Now Guarin works for the British-based Halo Trust, a demining group, clearing the mines the FARC planted in their fight against government troops.
"At the start of the day, the first thing you think is that I know that here in front of me, there could be mines where I haven't yet cleared," she told the Thomson Reuters Foundation.
"I have to be cautious and careful and follow what I've been taught and trained to do to the letter," said the 26-year-old, who started her demining job a year ago.
In the surrounding rolling countryside guns have fallen silent and the bombing raids have stopped following a bilateral ceasefire signed in June between the government and rebels.
This brings Colombia ever closer to signing a full peace accord to end half a century of war and Latin America's longest-running insurgency. A final deal is expected within weeks.
But as Colombia emerges from decades of war, the enemy remains - in the form of landmines that lurk beneath the soil.
Getting rid of mines in Colombia - a land of mountains and jungle terrain - is a key challenge facing the battered nation and is a crucial for rural development and tackling poverty.

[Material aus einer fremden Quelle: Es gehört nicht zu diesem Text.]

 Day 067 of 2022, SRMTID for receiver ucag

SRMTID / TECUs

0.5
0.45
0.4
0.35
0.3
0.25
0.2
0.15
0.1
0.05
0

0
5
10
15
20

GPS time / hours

It's a task experts estimate will take a least a decade.
After Cambodia and Afghanistan, Colombia has the third highest number of landmine casualties, with 11,440 people, including civilians, children and soldiers killed or injured by landmines since 1990, government figures show.
Most of the landmines have been planted by FARC fighters in rural areas to push back army troops and destroy their morale.
The drug-running FARC rebels have also planted mines in and around coca fields - the raw ingredient of cocaine - to protect their valuable crop.
Often made from empty glass bottles of rum, coffee and tuna cans, and plastic tubes filled with sulphuric acid, homemade mines have been a cheap, and easy to make, weapon of war.